Cephradine; Degradation kinetics; Polyvinyl chloride; Polyethylene phthalate; Abnormal toxicity


Cephradine is chemically (7R)-7-(a-D-cyclohexa-1, 4-dienylglucylamino)-3-methyl-3-cephem-4-carboxylic acid [1]. It is a first generation cephalosporin antibiotic and is available in different dosage forms such as capsules, dry suspension and dry powder injections [2]. Alkaline substances such as sodium carbonate or arginine to provide sufficient solubility and physiological acceptability must neutralize injection of cephradine. The drug is usually prescribed in the treatment of infections caused by sensitive organisms such as upper respiratory tract infections e.g. pharyngitis, sinusitis, otitis media, tonsillitis, and larygotracheo-bronchitis. Lower respiratory tract infections e.g. acute and chronic bronchitis and bronchopneumonia; urinary tract infections e.g. cystitis, urethritis, pyelonephritis; skin and soft tissue infections e.g. abscess, cellulitis, furunculosis; gastrointestinal tract infections e.g. bacillary dysentery, enteritis, peritonitis as well as bone and joint infections.


In clinical practice cephradine injection is usually admixed with IV solutions such as dextrose, normal saline and metronidazole solutions etc, contained in various containers. These IV solutions can affect the stability of cehpradine as shown in the studies reported earlier [3]. The stability of these admixtures can be affected by a number of factors such as storage temperature, the solvent admixed and the nature of the container etc [4-6]. The storage temperature not only influence the rate of degradation of the compound in the solvent but also affects the leaching process (migration of chemical from containers to the solvent kept inside it), and thereby rendering the solutions impure and unsafe [7,8]. The nature of the leachable is determined by the nature of the container [9-12],

Thorough review of the literature revealed that very little work has been reported for these aspects of cephradine injection. This fact motivated the present study in which focus has been made on the effect of various reconstitution solvents used commonly in clinical practice i.e. water for injection, 0.5% metronidazole, 0.9% sodium chloride and 5% dextrose solutions, on the kinetics of degradation of cephradine. Attempts have also been made to correlate the increase in temperature and reaction container with the rate of degradation of the compound. The effect of extended degradation on the kinetics of the reaction has also been evaluated. Experiments have also been performed to assess the abnormal toxicity of cephradine injection (due to degradation products of cephradine or any leachable from the container), when admixed with these IV solutions in containers made of different materials such as polyvincychloride (PVC), glass and polyethylene phthalate (PET) at 5, 15 and 30°C.

Materials and Methods


Cephradine (neutralized with L-arginine) samples and reference standard were kindly donated by M/S. GSK Pakistan (Pvt) Ltd Karachi. Samples of metronidazole (flagyl injection, Sanofi Aventis, Pakistan), sodium chloride injection and dextrose injection (Plasaline and plades-5 injections, Outsuka, Pakistan) and water for injection (Tabros pharma, Pakistan) were purchased from authentic distributors. All the reagents and solvents, used in this study were of analytical and spectroscopic grades, respectively. Freshly prepared double distilled water was used throughout this work.

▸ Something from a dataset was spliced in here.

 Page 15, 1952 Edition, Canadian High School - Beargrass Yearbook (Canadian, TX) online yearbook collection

HPLC Apparatus and conditions

An HPLC system (Class 20A, Kyoto, Japan) provided with of an LC-20 AT pump with gradient mixer, an SPD-20A UV visible detector, a stainless steel column (C-18, 5 bµ, 4.6 × 150 mm id, Hypersil, Thermo Quest, USA) and an inbuilt CBM-20A lite communication bus module. The data collection and integration were obtained by using Schimadzu LC Solution Computer software version 1.2 (Kyoto, Japan). All separations were achieved isocratically at room temperature (20 ± 1°C). The mobile phase was a degassed and filtered mixture of methanol: 0.5 M sodium acetate: 0.7 N glacial acetic acid: water (200:15:3: 782, v/v). The flow rate was maintained at 1.75 mL/min with detection at 254 nm.

pH Measurement

The pH measurements performed with a pH meter (Wertheim, Germany). Electrode of the pH meter standardized with buffer solutions (pH 2.0, 4.0 and 7.0, Merck) at 25°C.

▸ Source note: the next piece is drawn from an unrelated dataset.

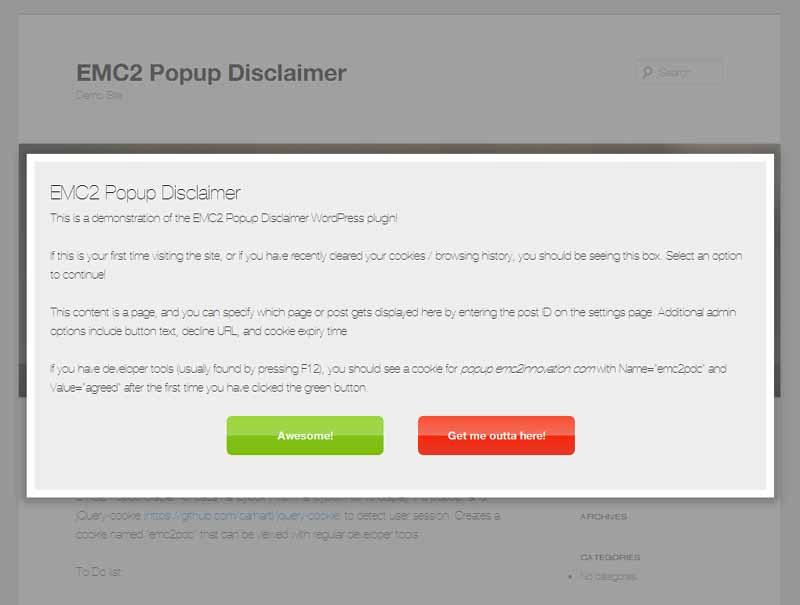 emc2-disclaimer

Degradation studies of cephradine in admixture with intravenous solutions

An accurately weighed quantity of 10g of cephradine was taken in 1000ml volumetric flask. A volume of about 500ml of 0.9% sodium chloride solution, 5% Dextrose solution, 0.5% Metronidazole solution, or water for injection was added to the flask. The flask was kept in ultrasonic bath to promote dissolution of the drug in the solvent. After complete dissolution of the drug powder in the solvent, the volume was made upto the mark with additional volume of the respective solvent. Zero time samples were withdrawn for analysis while nine aliquots, each of 50 ml, of the remainder samples solution were withdrawn into three groups, each of PVC, Glass and PET containers. One sample from each group was placed at 5°C, the other at 15°C while the third at 30°C in refrigerator or oven for 24 hours. Samples were withdrawn at regular interval of 6 hours, diluted with the mobile phase (final concentration 100 µg/mL) and analyzed by HPLC. Quantification was made by comparing peak area or height of the sample to the peak area or height of the standard solution.

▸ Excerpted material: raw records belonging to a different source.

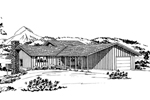 Mountain Home Plan Front of Home - 072D-0720 | House Plans and More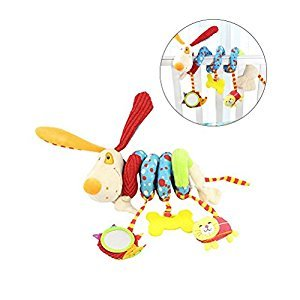 Yeahibaby Puppy Dog Baby Infant Crib Toy Wrap Around Crib Rail Toy Stroller Toy Cute Baby Educational Plush Toys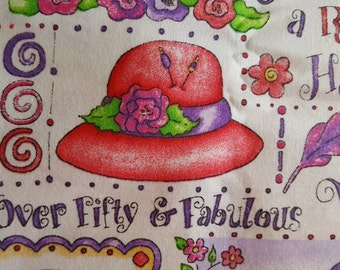 Red Hat Society Red Hats Fabric - Out of Print ~ Sold by the Fat Quarter , 100% Cotton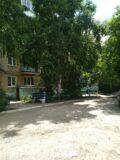 Продается 1 комнатная квартира , Челябинская область, Верхний Уфалей, Бабикова 74 б ,центральный микрорайон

To determine the effect (if any) of extended degradation on the kinetics of degradation reaction of cephradine, the drug powder was dissolved in water for injection in glass container and kept at 50°C for two hours to produce sufficient amount of the degradation products. The degraded solution was analyzed by HPLC to estimate the extent of degradation. The degraded solution was kept further at 30°C in an oven and samples were withdrawn at regular time intervals. Any change in the kinetic behavior of cephradine was determined by comparing the kinetic data at 30°C of the pre-heated sample and the sample, which was not initially heated at 50°C for two hours.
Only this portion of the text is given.